### Task item
Retype, exactly as they appear below, the lines between the line holding "Avatar of donlaerto" and the line holding "Wall Sconce - Large", both ends included.

### Record extracts
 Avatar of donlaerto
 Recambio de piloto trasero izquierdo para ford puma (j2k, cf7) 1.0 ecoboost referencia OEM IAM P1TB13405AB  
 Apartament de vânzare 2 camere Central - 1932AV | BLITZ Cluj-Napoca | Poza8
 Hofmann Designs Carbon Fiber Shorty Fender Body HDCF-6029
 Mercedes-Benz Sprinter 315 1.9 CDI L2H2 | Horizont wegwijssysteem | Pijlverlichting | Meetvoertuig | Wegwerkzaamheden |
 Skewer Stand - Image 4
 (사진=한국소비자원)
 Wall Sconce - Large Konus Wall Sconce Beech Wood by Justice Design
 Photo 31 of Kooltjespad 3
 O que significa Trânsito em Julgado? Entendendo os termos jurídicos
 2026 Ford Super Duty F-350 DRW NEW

* * *

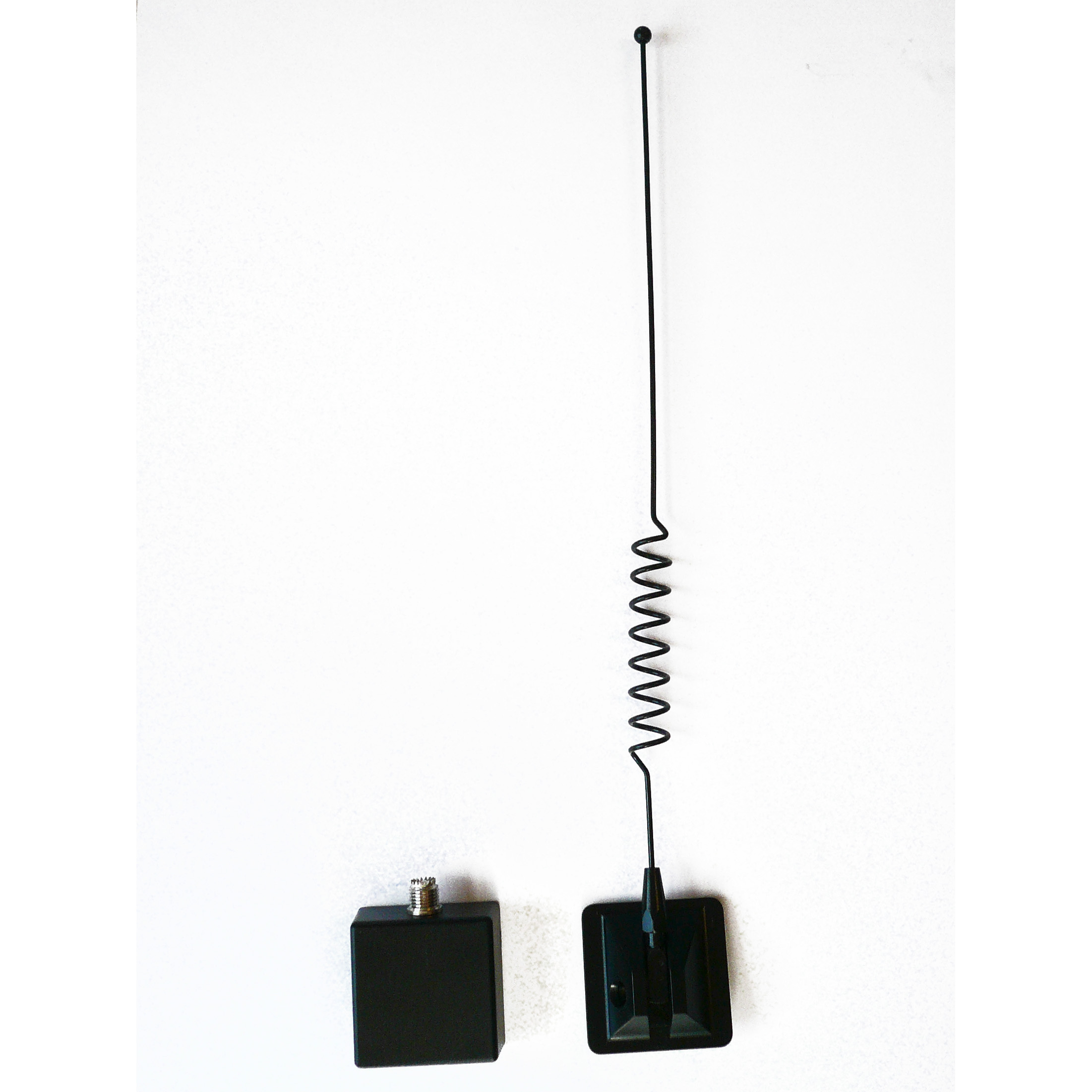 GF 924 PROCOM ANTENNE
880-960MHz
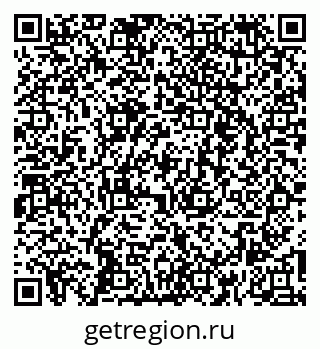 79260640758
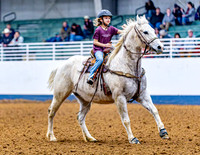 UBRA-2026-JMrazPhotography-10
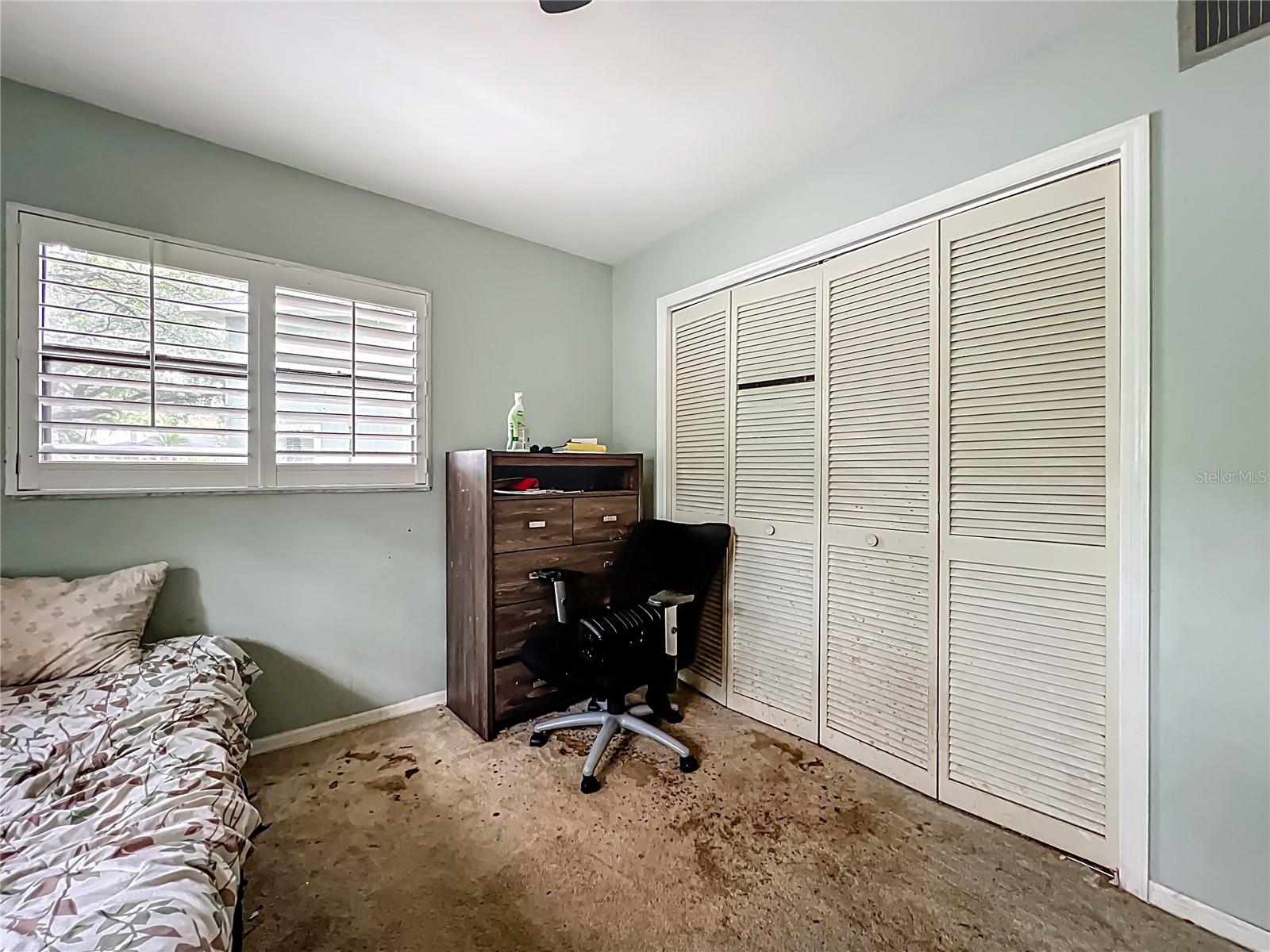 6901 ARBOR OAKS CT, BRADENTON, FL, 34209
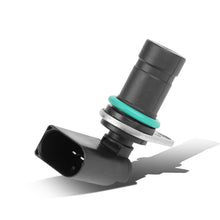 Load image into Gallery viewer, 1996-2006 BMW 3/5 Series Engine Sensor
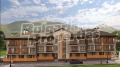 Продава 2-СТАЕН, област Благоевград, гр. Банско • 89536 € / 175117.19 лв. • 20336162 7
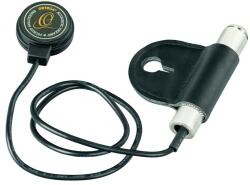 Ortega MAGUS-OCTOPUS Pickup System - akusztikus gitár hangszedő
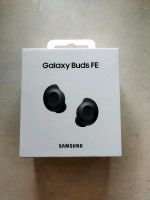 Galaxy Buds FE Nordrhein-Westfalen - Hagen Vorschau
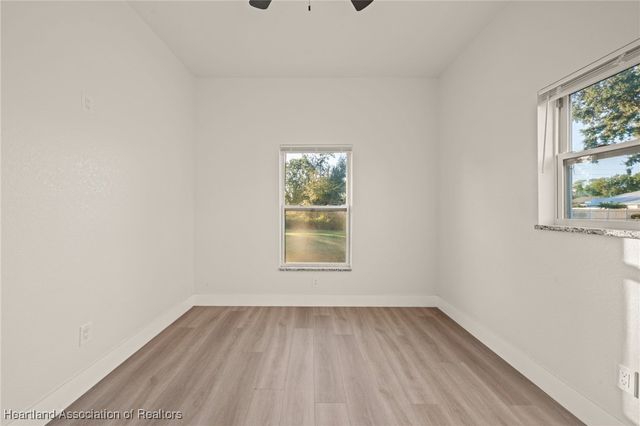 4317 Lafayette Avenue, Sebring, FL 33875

* * *

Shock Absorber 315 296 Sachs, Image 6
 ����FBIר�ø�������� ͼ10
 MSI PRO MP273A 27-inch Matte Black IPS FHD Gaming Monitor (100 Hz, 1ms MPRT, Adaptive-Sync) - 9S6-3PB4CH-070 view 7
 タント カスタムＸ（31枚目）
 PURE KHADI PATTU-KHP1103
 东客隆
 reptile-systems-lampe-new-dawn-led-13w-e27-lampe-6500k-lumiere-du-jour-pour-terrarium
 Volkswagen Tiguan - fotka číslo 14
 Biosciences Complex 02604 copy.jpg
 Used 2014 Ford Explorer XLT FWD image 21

### Solution for this task
 Avatar of donlaerto
 Recambio de piloto trasero izquierdo para ford puma (j2k, cf7) 1.0 ecoboost referencia OEM IAM P1TB13405AB  
 Apartament de vânzare 2 camere Central - 1932AV | BLITZ Cluj-Napoca | Poza8
 Hofmann Designs Carbon Fiber Shorty Fender Body HDCF-6029
 Mercedes-Benz Sprinter 315 1.9 CDI L2H2 | Horizont wegwijssysteem | Pijlverlichting | Meetvoertuig | Wegwerkzaamheden |
 Skewer Stand - Image 4
 (사진=한국소비자원)
 Wall Sconce - Large Konus Wall Sconce Beech Wood by Justice Design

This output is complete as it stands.